Stated task:
Skip the images and return the records below exactly.

Records supplied:
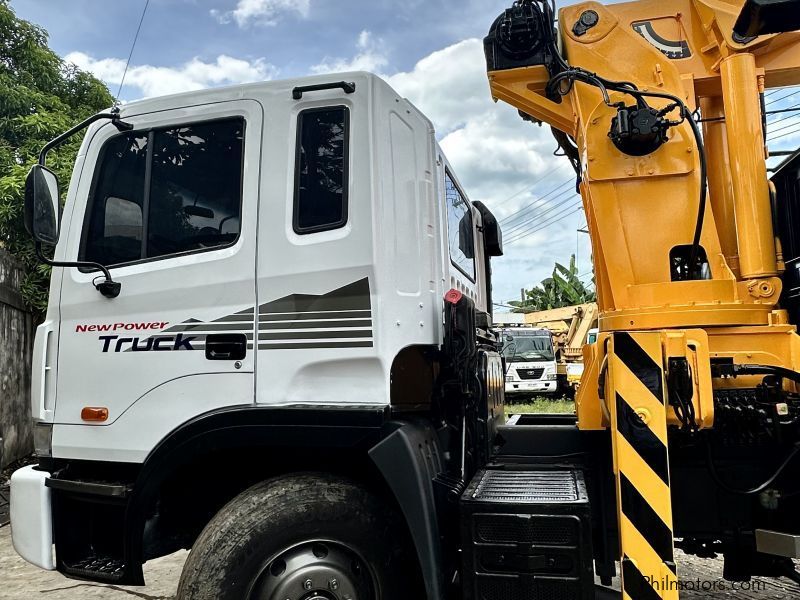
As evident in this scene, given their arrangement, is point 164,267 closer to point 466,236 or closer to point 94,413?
point 94,413

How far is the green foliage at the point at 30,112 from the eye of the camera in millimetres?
7902

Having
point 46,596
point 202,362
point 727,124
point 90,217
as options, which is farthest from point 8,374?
point 727,124

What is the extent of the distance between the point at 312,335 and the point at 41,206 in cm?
135

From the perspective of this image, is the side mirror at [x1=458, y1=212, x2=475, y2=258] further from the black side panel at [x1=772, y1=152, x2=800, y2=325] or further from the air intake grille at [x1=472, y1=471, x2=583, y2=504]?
the black side panel at [x1=772, y1=152, x2=800, y2=325]

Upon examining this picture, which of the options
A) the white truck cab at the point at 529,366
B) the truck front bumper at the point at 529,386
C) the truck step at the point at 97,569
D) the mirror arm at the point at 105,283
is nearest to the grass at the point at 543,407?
the truck front bumper at the point at 529,386

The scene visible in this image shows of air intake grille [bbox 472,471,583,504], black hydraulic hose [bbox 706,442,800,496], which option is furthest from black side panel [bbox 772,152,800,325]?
air intake grille [bbox 472,471,583,504]

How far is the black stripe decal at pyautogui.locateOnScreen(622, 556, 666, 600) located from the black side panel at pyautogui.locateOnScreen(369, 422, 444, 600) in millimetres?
706

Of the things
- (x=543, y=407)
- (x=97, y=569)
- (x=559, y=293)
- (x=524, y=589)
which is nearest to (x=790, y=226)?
(x=524, y=589)

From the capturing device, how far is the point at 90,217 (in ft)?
9.70

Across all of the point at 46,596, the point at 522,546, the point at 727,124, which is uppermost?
the point at 727,124

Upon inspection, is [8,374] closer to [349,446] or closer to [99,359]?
[99,359]

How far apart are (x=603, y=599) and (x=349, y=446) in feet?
4.70

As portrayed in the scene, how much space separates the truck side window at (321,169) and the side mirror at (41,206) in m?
1.11

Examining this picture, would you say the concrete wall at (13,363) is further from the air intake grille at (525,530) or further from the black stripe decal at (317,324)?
the air intake grille at (525,530)
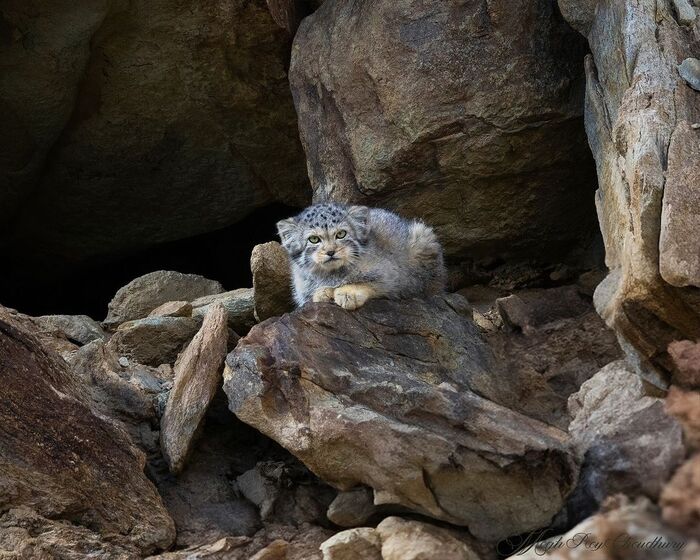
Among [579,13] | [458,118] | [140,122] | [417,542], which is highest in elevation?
[140,122]

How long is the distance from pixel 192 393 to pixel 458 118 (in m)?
2.99

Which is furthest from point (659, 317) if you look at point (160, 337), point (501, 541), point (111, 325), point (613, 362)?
point (111, 325)

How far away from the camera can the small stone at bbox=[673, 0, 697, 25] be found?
6.61 metres

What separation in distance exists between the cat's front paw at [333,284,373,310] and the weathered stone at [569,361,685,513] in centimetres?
156

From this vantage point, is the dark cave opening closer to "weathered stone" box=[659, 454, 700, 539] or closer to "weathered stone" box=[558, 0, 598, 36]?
"weathered stone" box=[558, 0, 598, 36]

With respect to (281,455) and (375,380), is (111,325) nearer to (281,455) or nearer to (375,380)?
(281,455)

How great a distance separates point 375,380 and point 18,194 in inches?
230

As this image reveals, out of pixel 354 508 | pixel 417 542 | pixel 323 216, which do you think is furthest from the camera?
pixel 323 216

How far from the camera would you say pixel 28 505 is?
575cm

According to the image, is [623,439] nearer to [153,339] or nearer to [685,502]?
[685,502]

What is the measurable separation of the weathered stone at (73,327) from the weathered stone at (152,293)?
712mm

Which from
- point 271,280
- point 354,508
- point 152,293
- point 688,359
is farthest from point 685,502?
point 152,293

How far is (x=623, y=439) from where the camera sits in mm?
5375
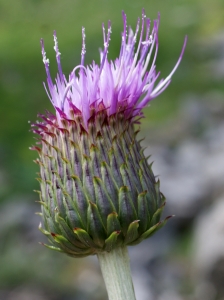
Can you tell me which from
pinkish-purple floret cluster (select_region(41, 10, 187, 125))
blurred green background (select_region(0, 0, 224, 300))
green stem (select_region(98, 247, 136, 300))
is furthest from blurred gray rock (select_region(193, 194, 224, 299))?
pinkish-purple floret cluster (select_region(41, 10, 187, 125))

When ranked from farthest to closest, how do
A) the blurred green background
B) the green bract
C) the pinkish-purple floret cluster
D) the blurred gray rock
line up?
the blurred gray rock, the blurred green background, the pinkish-purple floret cluster, the green bract

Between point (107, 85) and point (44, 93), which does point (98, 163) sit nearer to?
point (107, 85)

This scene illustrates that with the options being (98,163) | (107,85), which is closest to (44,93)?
(107,85)

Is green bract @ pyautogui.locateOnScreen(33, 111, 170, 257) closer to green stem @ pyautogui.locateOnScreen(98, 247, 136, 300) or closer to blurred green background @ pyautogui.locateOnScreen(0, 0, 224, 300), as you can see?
green stem @ pyautogui.locateOnScreen(98, 247, 136, 300)

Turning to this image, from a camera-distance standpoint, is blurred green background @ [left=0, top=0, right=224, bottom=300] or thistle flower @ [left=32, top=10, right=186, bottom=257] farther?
blurred green background @ [left=0, top=0, right=224, bottom=300]

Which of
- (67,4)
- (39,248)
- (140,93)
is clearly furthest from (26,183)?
(67,4)

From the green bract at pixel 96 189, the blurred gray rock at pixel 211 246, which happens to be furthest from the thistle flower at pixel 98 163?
the blurred gray rock at pixel 211 246

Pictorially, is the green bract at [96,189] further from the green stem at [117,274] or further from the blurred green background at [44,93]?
the blurred green background at [44,93]
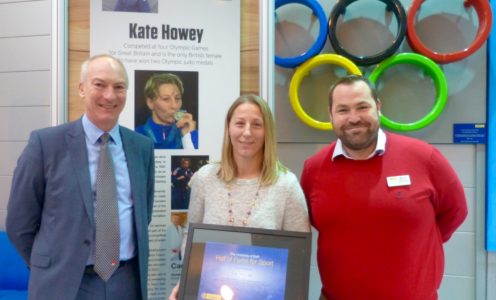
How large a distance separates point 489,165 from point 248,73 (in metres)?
1.88

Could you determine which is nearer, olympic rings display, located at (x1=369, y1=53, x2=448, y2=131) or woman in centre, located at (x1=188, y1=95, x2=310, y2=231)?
woman in centre, located at (x1=188, y1=95, x2=310, y2=231)

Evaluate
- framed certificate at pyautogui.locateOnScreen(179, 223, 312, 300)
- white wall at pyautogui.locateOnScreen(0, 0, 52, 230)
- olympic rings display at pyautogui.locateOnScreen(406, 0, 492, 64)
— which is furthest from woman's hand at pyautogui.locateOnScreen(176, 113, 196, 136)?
olympic rings display at pyautogui.locateOnScreen(406, 0, 492, 64)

The response:
As evident in this scene, given their arrangement, is point 164,267 closer to point 466,236 or closer to point 94,413?
point 94,413

How far is the green foliage at the point at 30,112 from the eye of the camera in millimetres?
7902

Having
point 46,596
point 202,362
point 727,124
point 90,217
as options, which is farthest from point 8,374?
point 727,124

What is the extent of the distance between the point at 312,335 and the point at 41,206 in cm?
135

From the perspective of this image, is the side mirror at [x1=458, y1=212, x2=475, y2=258] further from the black side panel at [x1=772, y1=152, x2=800, y2=325] or further from the air intake grille at [x1=472, y1=471, x2=583, y2=504]?
the black side panel at [x1=772, y1=152, x2=800, y2=325]

Upon examining this picture, which of the options
A) the white truck cab at the point at 529,366
B) the truck front bumper at the point at 529,386
C) the truck step at the point at 97,569
D) the mirror arm at the point at 105,283
is nearest to the grass at the point at 543,407?
the truck front bumper at the point at 529,386

The scene visible in this image shows of air intake grille [bbox 472,471,583,504], black hydraulic hose [bbox 706,442,800,496], which option is furthest from black side panel [bbox 772,152,800,325]?
air intake grille [bbox 472,471,583,504]

How far is the black stripe decal at pyautogui.locateOnScreen(622, 556, 666, 600) located from the black side panel at pyautogui.locateOnScreen(369, 422, 444, 600) in millimetres?
706

Of the things
- (x=543, y=407)
- (x=97, y=569)
- (x=559, y=293)
- (x=524, y=589)
which is nearest to (x=790, y=226)?
(x=524, y=589)

From the capturing device, how far is the point at 90,217 (in ft)?
9.70

Across all of the point at 46,596, the point at 522,546, the point at 727,124, which is uppermost?
the point at 727,124

Upon inspection, is [8,374] closer to [349,446] or closer to [99,359]?
[99,359]

How far apart are (x=603, y=599) and (x=349, y=446) in feet?
4.70

As portrayed in the scene, how much space separates the truck side window at (321,169) and the side mirror at (41,206) in m?
1.11

Examining this picture, would you say the concrete wall at (13,363) is further from the air intake grille at (525,530) or further from the black stripe decal at (317,324)?
the air intake grille at (525,530)
Among [579,13] | [458,118] | [140,122] | [417,542], which is highest in elevation?
[140,122]

How long is the distance from pixel 192 393 to pixel 458 118 (in m)?
2.99

Which is furthest from point (659, 317) if you look at point (160, 337), point (501, 541), point (111, 325), point (613, 362)?
point (111, 325)

How far away from the camera can the small stone at bbox=[673, 0, 697, 25] be found?
6.61 metres

What separation in distance exists between the cat's front paw at [333,284,373,310] and the weathered stone at [569,361,685,513] in centimetres?
156

From this vantage point, is the dark cave opening closer to "weathered stone" box=[659, 454, 700, 539] or closer to "weathered stone" box=[558, 0, 598, 36]?
"weathered stone" box=[558, 0, 598, 36]

With respect to (281,455) and (375,380), is (111,325) nearer to (281,455) or nearer to (375,380)?
(281,455)

How great a distance separates point 375,380 and point 18,194 in inches?
230

As this image reveals, out of pixel 354 508 | pixel 417 542 | pixel 323 216, which do you think is furthest from the camera?
pixel 323 216

How far from the camera would you say pixel 28 505 is?
575cm

According to the image, is [623,439] nearer to [153,339] or nearer to [685,502]?
[685,502]

What is the measurable separation of the weathered stone at (73,327) from the weathered stone at (152,293)?
712mm

Which from
- point 271,280
- point 354,508
- point 152,293
- point 688,359
is farthest from point 685,502?
point 152,293

How far is (x=623, y=439) from where the camera sits in mm?
5375
Can you tell me which from
pinkish-purple floret cluster (select_region(41, 10, 187, 125))
blurred green background (select_region(0, 0, 224, 300))
green stem (select_region(98, 247, 136, 300))
is furthest from blurred gray rock (select_region(193, 194, 224, 299))?
pinkish-purple floret cluster (select_region(41, 10, 187, 125))

When ranked from farthest to closest, how do
A) the blurred green background
B) the green bract
C) the pinkish-purple floret cluster
D) the blurred gray rock
line up?
the blurred gray rock, the blurred green background, the pinkish-purple floret cluster, the green bract

Between point (107, 85) and point (44, 93), which does point (98, 163) sit nearer to?
point (107, 85)

This scene illustrates that with the options being (98,163) | (107,85), which is closest to (44,93)?
(107,85)

Is green bract @ pyautogui.locateOnScreen(33, 111, 170, 257) closer to green stem @ pyautogui.locateOnScreen(98, 247, 136, 300) or closer to blurred green background @ pyautogui.locateOnScreen(0, 0, 224, 300), as you can see?
green stem @ pyautogui.locateOnScreen(98, 247, 136, 300)

Turning to this image, from a camera-distance standpoint, is blurred green background @ [left=0, top=0, right=224, bottom=300] or thistle flower @ [left=32, top=10, right=186, bottom=257] farther?
blurred green background @ [left=0, top=0, right=224, bottom=300]

Which of
- (67,4)
- (39,248)
- (140,93)
is clearly furthest from (26,183)?
(67,4)

From the green bract at pixel 96 189, the blurred gray rock at pixel 211 246, which happens to be furthest from the thistle flower at pixel 98 163?
the blurred gray rock at pixel 211 246

Pictorially, is the green bract at [96,189] further from the green stem at [117,274] or further from the blurred green background at [44,93]?
the blurred green background at [44,93]
How large a distance separates point 489,165 from point 248,73 (in metres)?
1.88

Could you determine which is nearer, olympic rings display, located at (x1=369, y1=53, x2=448, y2=131) or woman in centre, located at (x1=188, y1=95, x2=310, y2=231)?
woman in centre, located at (x1=188, y1=95, x2=310, y2=231)

Evaluate
- framed certificate at pyautogui.locateOnScreen(179, 223, 312, 300)
- white wall at pyautogui.locateOnScreen(0, 0, 52, 230)
- olympic rings display at pyautogui.locateOnScreen(406, 0, 492, 64)
— which is furthest from woman's hand at pyautogui.locateOnScreen(176, 113, 196, 136)?
olympic rings display at pyautogui.locateOnScreen(406, 0, 492, 64)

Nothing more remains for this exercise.